Create helper functions to grab job information for each job and store that in the jobs dictionary.

First grab Job Title.

def get_job_title(job):
    '''
    Function to grab the job title.
    Because some job titles have a prefix new in their job titles,
    this function will automatically detect this prefix and return
    the title sans 'new' in the job title.
    '''
    title = job.find(class_ = "jobTitle").text
    if title[:3] == "new":
        return title[3:]
    else:
        return title
    
get_job_title(job_tags[0])
'Data Analyst/Scientist'

Now, we'll grab the job salary, if the listing has one.

def get_job_salary(job):
    
    salary = job.find("div", class_ = "salary-snippet")
    if salary:
        return salary.text
    else:
        return nan
    
get_job_salary(job_tags[1])
'₹500 an hour'

Similarly, we'll grab the company name, location, and its rating.

def get_company_name(job):
    '''
    Returns the company name for the supp'''
    return job.find(class_ = "companyName").text

    
def get_company_location(job):
    '''
    Returns the company location for the supplied job tag
    '''
    return job.find(class_ = "companyLocation").text


def get_company_rating(job):
    '''
    Returns the company rating for the supplied job tag
    '''
    rating = job.find(class_ = "ratingNumber")
    if rating:
        return float(rating.text)
    else:
        return nan

# Example
print(get_company_name(job_tags[0]), 
      get_company_location(job_tags[0]), 
      get_company_rating(job_tags[0]),
     sep = "\n")
Sopra Steria
Noida, Uttar Pradesh
3.5

Putting it all together

We'll use a for loop to loop through 30 search result pages. Within this loop, we can apply the get_soup function to download these pages and the transform function to parse through all job listings from these pages and save the information in the jobs dictionary. We'll then use this dictionary to create a pandas DataFrame, which can then be saved to a csv file.
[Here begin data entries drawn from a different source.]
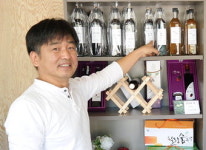 [토요인물 - 이 세계] 손병희 힐링숨 농장대표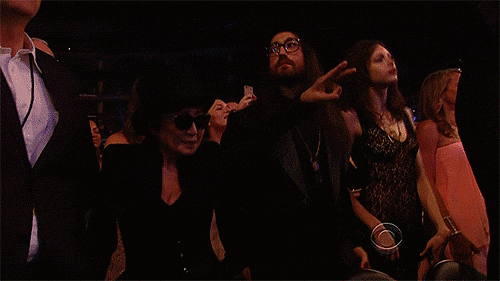Yoko-Ono-Peaced-Out Yoko-Ono-Peaced-Out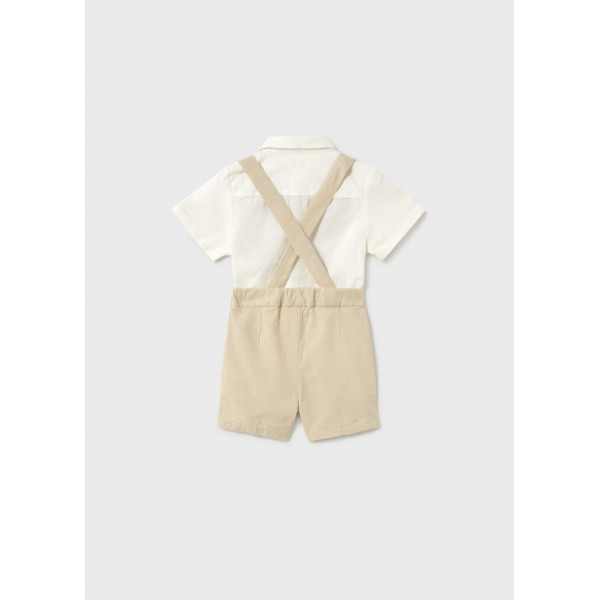 Mayoral komplet, 68-104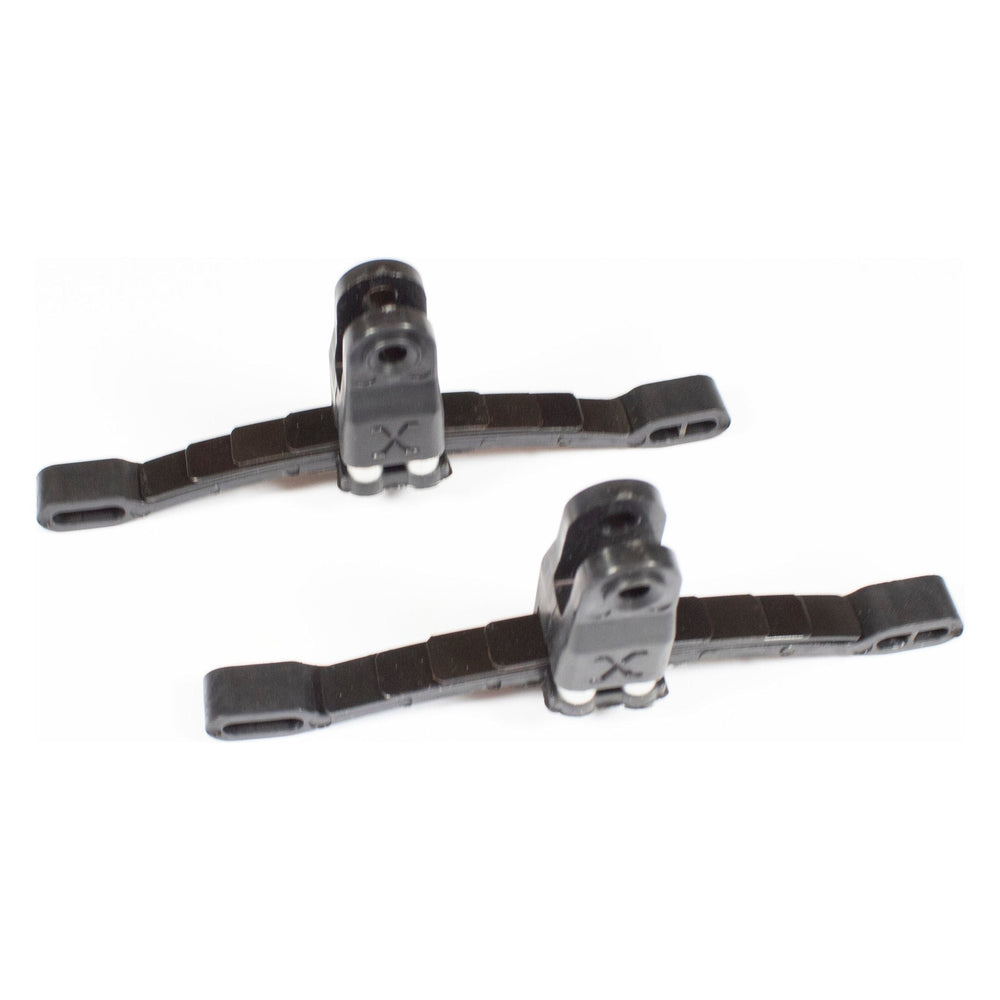 HEMTT Replacement Leaf Springs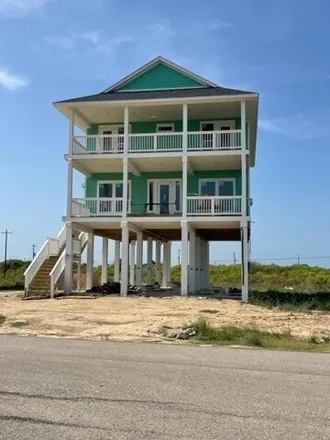 Buy this 4 bed house on 857 Thunder Road in Surfside Beach, Brazoria County
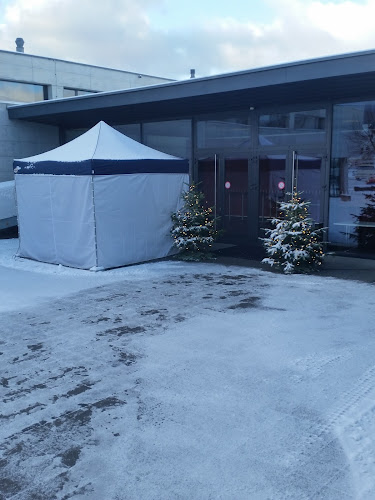 Rezensionen über Salle Atrium (Centre Culturel) in Delsberg - Kulturzentrum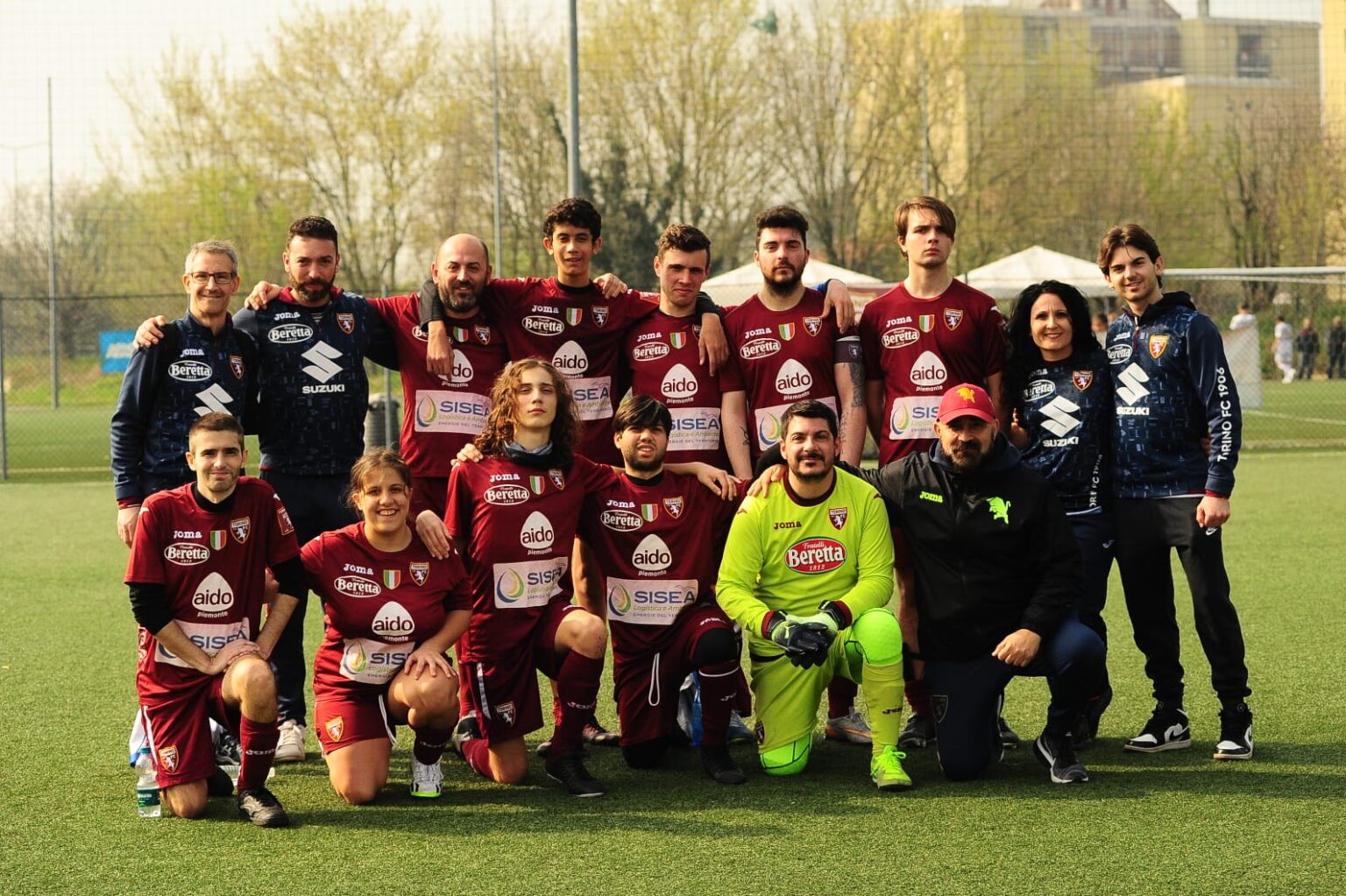 Storia del Club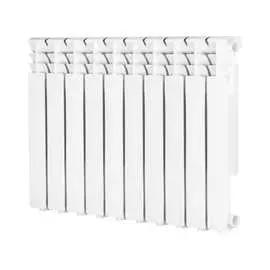 Алюминиевый радиатор EVOLUTION CN-EV F EvA500 008050207-02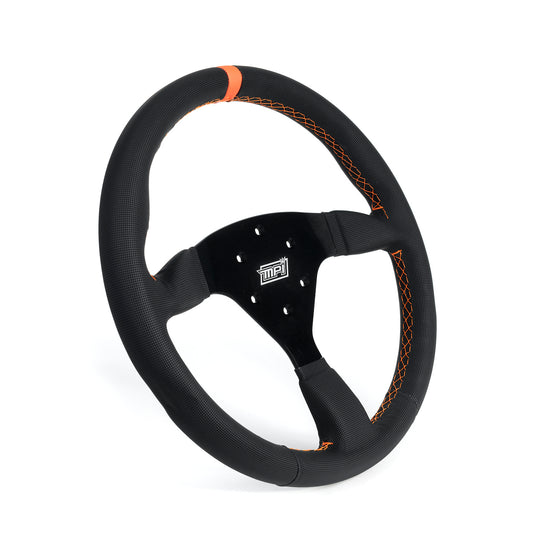 MPI USA Track Day Steering Wheel 14in Weatherproof MPI USA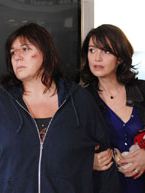 Vérités assassines Sezon 1 posteri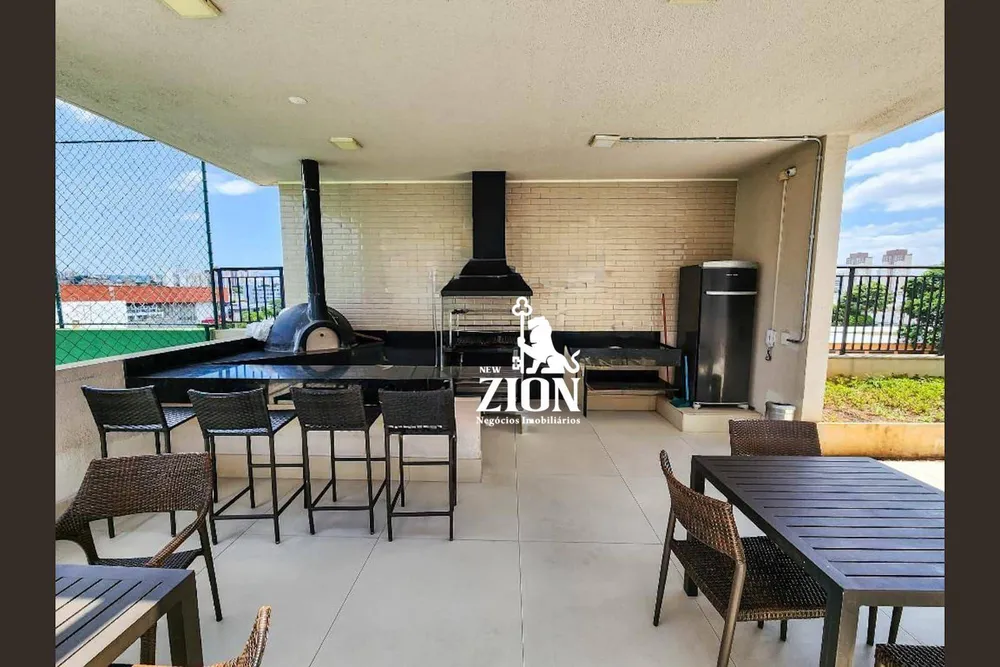 Apartamento, 3 quartos, 80 m² - Foto 12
for page in range(0, 310, 10):
    print(f"Scraping page {page}...")
    soup = get_soup(base_url.format(page))
    transform(soup)
Scraping page 0...
Scraping page 10...
Scraping page 20...
Scraping page 30...
Scraping page 40...
Scraping page 50...
Scraping page 60...
Scraping page 70...
Scraping page 80...
Scraping page 90...
Scraping page 100...
Scraping page 110...
Scraping page 120...
Scraping page 130...
Scraping page 140...
Scraping page 150...
Scraping page 160...
Scraping page 170...
Scraping page 180...
Scraping page 190...
Scraping page 200...
Scraping page 210...
Scraping page 220...
Scraping page 230...
Scraping page 240...
Scraping page 250...
Scraping page 260...
Scraping page 270...
Scraping page 280...
Scraping page 290...
Scraping page 300...
# create a pandas DataFrame of the scraped data
jobs_df = pd.DataFrame(jobs)

jobs_df.head()
Job Title Salary Location Company Name Company Rating
0 Technology Analyst: Data Science | Machine Lea... NaN Bengaluru, Karnataka Infosys Limited 3.9
1 Analyst-Data Science NaN Gurgaon, Haryana+2 locations Amex NaN
2 Junior Data Scientist Data Science Chennai, India NaN Tamil Nadu Applied Data Finance NaN
3 Data Engineer – EPH NaN India Kyndryl 3.4
4 Data Science Analyst NaN India Helius Technologies NaN
# save data to a csv file
jobs_df.to_csv("Data_Science_jobs_from_indeed.com.csv", index = None, encoding = "utf-8")

Summary

This was a short project, where we looked into how job listings can be scraped from Indeed.com. We craped 30 pages of job listings with tags Data Science. This gave us a total of 450 job listings with the details like the job title, salary, company, location, etc. We then saved this scraped data into a csv file for future use.